Machine Vision for the Sight-Impaired
It's difficult to get around the world when you can't see. Even systems like Braille have their difficulties—try to print Harry Potter in Braille, for example and the first book turns into 56 volumes. Machines also need a form of vision to describe the world, and a form of this technology may one day restore sight to the blind.
A new wearable technology uses machine vision to literally describe the world to vision-impaired individuals. It takes the form of a pair of glasses with cameras mounted on each side, combined with a pair of bone-conduction headphones and a powerful mobile computing chip. The device, which is still in the prototype phase, is powerful enough to recognize faces, read text, and describe objects. This, and devices like it, could be a powerful tool to help vision-impaired people to navigate the environment.

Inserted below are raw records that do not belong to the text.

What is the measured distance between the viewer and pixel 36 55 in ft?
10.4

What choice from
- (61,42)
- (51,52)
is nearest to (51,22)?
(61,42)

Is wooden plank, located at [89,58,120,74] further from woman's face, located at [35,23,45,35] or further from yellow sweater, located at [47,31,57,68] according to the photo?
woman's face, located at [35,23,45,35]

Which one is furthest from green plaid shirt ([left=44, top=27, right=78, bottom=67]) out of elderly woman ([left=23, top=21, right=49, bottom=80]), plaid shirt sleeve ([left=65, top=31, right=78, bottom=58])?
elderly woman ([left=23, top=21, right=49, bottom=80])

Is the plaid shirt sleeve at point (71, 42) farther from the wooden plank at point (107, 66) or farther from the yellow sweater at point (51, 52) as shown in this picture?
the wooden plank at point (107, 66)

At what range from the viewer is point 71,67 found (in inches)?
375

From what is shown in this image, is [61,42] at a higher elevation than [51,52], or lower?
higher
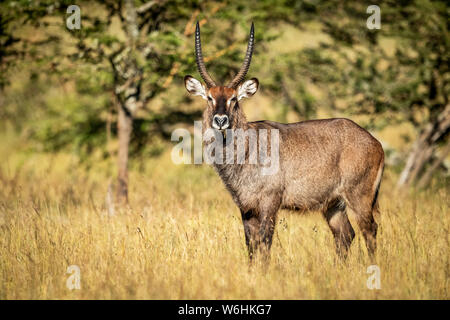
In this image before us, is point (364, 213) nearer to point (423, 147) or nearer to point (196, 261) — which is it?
point (196, 261)

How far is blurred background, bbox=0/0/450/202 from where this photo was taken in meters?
7.70

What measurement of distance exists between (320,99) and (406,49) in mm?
1976

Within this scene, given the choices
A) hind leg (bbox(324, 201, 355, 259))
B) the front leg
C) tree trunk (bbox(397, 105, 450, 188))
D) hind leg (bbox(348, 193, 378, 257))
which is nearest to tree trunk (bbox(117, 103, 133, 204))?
the front leg

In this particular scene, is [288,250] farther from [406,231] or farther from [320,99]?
[320,99]

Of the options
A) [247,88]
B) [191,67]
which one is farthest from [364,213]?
[191,67]

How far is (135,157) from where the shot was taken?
998 cm

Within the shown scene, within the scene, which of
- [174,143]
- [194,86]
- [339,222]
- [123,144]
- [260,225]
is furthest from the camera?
[174,143]

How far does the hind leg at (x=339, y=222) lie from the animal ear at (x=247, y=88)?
159 centimetres

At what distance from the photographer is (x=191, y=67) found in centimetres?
757

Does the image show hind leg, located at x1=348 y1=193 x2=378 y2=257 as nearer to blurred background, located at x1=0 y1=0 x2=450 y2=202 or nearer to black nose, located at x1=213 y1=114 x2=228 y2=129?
black nose, located at x1=213 y1=114 x2=228 y2=129

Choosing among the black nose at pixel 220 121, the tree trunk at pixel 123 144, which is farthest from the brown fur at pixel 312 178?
the tree trunk at pixel 123 144

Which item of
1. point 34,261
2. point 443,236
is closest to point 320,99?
point 443,236

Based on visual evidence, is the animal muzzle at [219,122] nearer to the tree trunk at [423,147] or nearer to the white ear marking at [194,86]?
the white ear marking at [194,86]

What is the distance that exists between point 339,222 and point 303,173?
2.80 feet
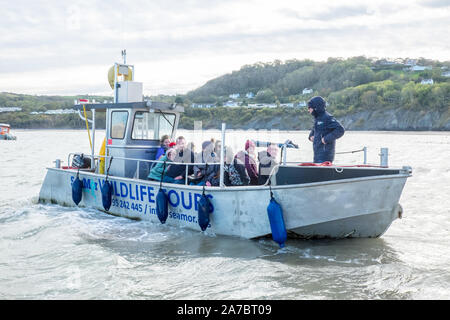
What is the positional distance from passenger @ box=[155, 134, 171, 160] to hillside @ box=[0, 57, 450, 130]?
178 feet

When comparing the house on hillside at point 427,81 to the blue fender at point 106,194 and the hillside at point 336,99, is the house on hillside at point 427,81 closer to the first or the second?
the hillside at point 336,99

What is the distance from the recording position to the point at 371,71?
119m

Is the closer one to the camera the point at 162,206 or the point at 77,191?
the point at 162,206

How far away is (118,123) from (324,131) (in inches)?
188

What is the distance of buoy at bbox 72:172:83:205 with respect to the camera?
33.3 ft

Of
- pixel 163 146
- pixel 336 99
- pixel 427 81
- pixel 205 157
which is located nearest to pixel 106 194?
pixel 163 146

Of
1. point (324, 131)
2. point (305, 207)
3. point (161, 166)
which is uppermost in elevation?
point (324, 131)

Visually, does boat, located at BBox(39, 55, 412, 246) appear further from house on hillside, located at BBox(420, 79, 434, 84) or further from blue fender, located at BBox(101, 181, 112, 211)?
house on hillside, located at BBox(420, 79, 434, 84)

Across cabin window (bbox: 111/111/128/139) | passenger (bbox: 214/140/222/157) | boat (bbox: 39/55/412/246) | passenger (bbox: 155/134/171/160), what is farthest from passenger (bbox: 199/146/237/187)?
cabin window (bbox: 111/111/128/139)

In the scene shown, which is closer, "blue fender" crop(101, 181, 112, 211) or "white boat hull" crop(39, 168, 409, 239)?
"white boat hull" crop(39, 168, 409, 239)

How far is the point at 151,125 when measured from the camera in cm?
1015

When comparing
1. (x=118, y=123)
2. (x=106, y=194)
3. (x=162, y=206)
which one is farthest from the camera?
(x=118, y=123)

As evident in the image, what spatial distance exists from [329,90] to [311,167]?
102493 millimetres

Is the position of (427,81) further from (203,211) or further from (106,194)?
(203,211)
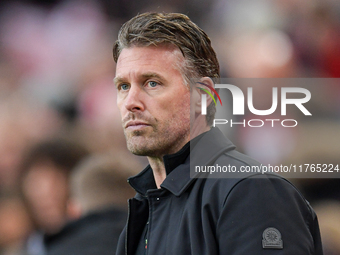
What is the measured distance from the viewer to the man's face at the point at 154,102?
3.43ft

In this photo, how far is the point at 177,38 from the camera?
3.66ft

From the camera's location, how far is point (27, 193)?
2338mm

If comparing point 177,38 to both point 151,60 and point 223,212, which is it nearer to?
point 151,60

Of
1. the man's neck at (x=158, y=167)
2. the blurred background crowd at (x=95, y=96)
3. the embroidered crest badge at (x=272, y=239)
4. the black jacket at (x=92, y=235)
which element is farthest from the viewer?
the blurred background crowd at (x=95, y=96)

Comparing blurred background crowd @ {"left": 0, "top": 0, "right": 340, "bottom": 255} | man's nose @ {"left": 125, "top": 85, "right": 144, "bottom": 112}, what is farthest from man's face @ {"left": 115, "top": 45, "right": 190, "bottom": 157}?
blurred background crowd @ {"left": 0, "top": 0, "right": 340, "bottom": 255}

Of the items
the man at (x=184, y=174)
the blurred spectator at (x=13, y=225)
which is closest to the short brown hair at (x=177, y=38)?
the man at (x=184, y=174)

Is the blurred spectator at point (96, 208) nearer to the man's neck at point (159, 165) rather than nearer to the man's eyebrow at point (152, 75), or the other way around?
the man's neck at point (159, 165)

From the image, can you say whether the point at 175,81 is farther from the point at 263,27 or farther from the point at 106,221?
the point at 263,27

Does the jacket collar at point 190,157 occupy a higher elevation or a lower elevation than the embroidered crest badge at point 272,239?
higher

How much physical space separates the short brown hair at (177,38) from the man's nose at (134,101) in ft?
0.48

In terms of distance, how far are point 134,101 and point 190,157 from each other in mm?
212

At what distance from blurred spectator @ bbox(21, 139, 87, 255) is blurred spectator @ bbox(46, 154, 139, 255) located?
71 mm

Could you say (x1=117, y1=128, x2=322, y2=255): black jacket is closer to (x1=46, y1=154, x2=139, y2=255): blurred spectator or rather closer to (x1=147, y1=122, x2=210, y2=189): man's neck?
(x1=147, y1=122, x2=210, y2=189): man's neck

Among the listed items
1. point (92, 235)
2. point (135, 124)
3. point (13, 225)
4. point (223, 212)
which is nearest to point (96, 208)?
point (92, 235)
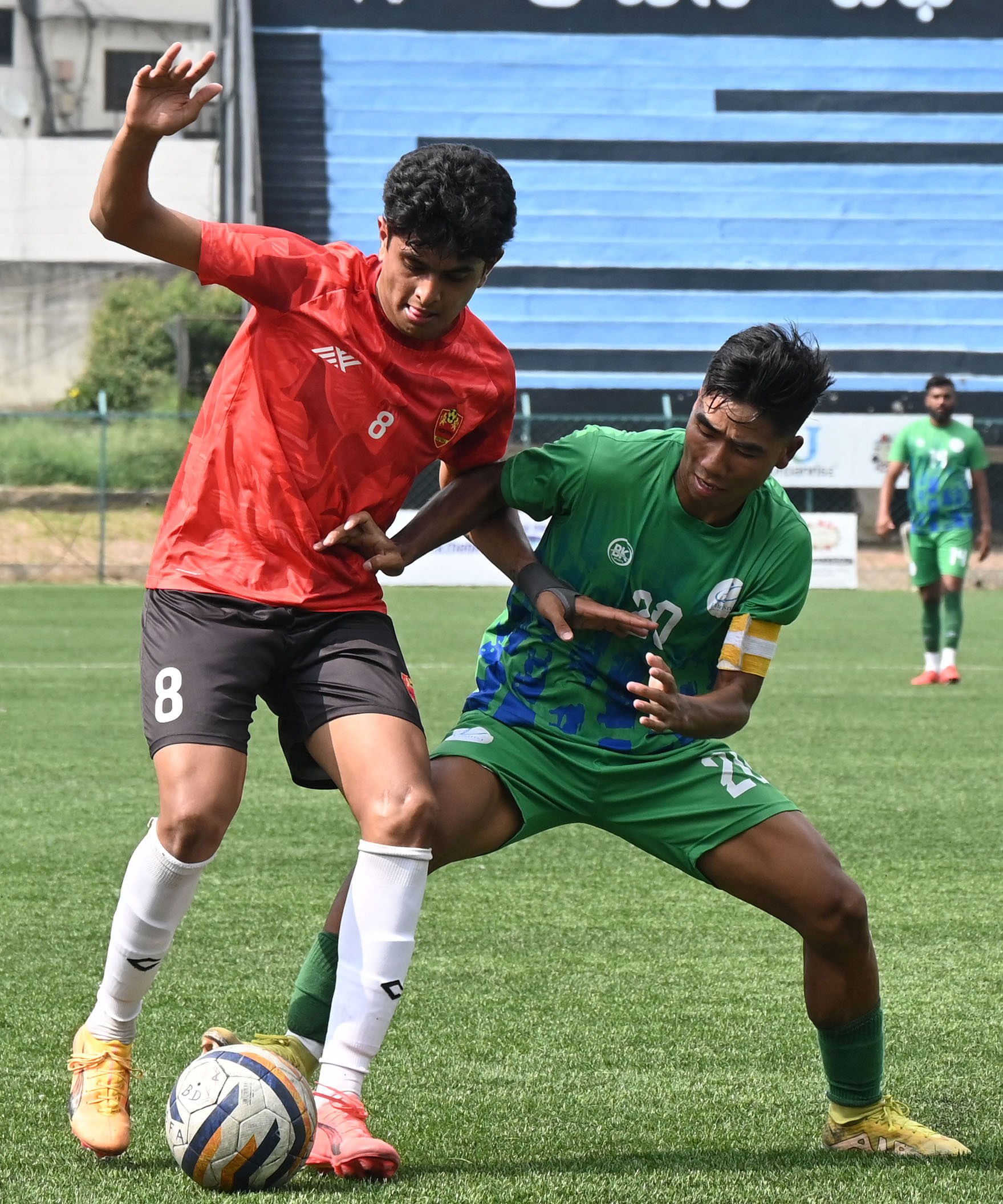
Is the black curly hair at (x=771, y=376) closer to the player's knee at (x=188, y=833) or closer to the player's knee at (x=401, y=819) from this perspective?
the player's knee at (x=401, y=819)

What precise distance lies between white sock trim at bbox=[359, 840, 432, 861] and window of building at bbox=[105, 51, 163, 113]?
34.4 meters

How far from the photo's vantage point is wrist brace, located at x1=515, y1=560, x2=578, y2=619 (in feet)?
11.0

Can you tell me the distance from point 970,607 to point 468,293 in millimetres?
16878

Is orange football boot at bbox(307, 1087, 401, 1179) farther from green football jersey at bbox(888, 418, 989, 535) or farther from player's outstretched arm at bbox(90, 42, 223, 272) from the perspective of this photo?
green football jersey at bbox(888, 418, 989, 535)

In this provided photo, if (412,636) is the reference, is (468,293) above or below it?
above

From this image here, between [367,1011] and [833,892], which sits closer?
[367,1011]

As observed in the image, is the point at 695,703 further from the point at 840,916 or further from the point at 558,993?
the point at 558,993

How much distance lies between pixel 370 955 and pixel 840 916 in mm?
935

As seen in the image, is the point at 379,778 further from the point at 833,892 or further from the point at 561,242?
the point at 561,242

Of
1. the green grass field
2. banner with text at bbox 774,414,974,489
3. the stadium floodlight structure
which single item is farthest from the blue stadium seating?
the green grass field

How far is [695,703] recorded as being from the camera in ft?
10.4

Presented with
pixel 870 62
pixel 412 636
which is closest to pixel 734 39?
pixel 870 62

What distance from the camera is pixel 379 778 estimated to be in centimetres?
305

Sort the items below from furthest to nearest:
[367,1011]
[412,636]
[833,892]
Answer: [412,636]
[833,892]
[367,1011]
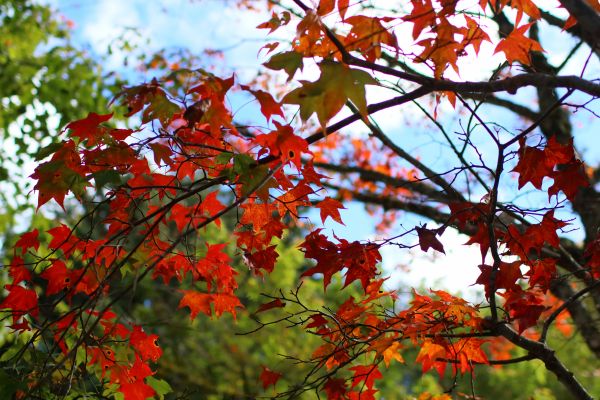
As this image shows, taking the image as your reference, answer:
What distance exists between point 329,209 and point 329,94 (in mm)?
820

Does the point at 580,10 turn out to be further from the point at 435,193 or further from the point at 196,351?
the point at 196,351

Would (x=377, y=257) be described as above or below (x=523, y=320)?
above

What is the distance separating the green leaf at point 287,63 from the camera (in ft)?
4.99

Advanced Prosthetics Replicate a Sense of Touch
Limb replacements are some of the most widely-discussed applications for medical robotics. We're still nowhere near replicating the strength, range of motion, or sense of touch as pertains to robotic limbs—but we're getting there.
Increasingly, it's a problem of integration, rather than replication. One company makes a robotic arm that provides a sense of touch using implanted electrodes. Another company makes a robotic hand that's delicate enough to sort tomatoes by ripeness, using the concept of soft robotics. Other limbs emphasize dexterity or strength. Limitations in materials and battery life still prevent us from combining all of these useful concepts into a single limb.
What Does the Long-Term Look Like?
We've already come a long way, but there's still much to learn before robotics is widely used in medicine. With that said, robotic assistance is already beginning to improve the lives of the injured and the disabled in immeasurable ways. Even something as simple as being able to stand and look people in the eye has truly tremendous implications for well-being and self-esteem. For these abilities and more, we look to robotics as a good near-term solution.
In the long-term, robots won't be the be-all and end-all for injured and disabled people, we hope. Medical science is busily inventing everything from spinal cord repair to limb regrowth. Robotic assistance isn't a cure in this scenario. Rather, robots are stopgap. We can use robots as a way to improve peoples' daily lives while we wait for even bigger medical breakthroughs.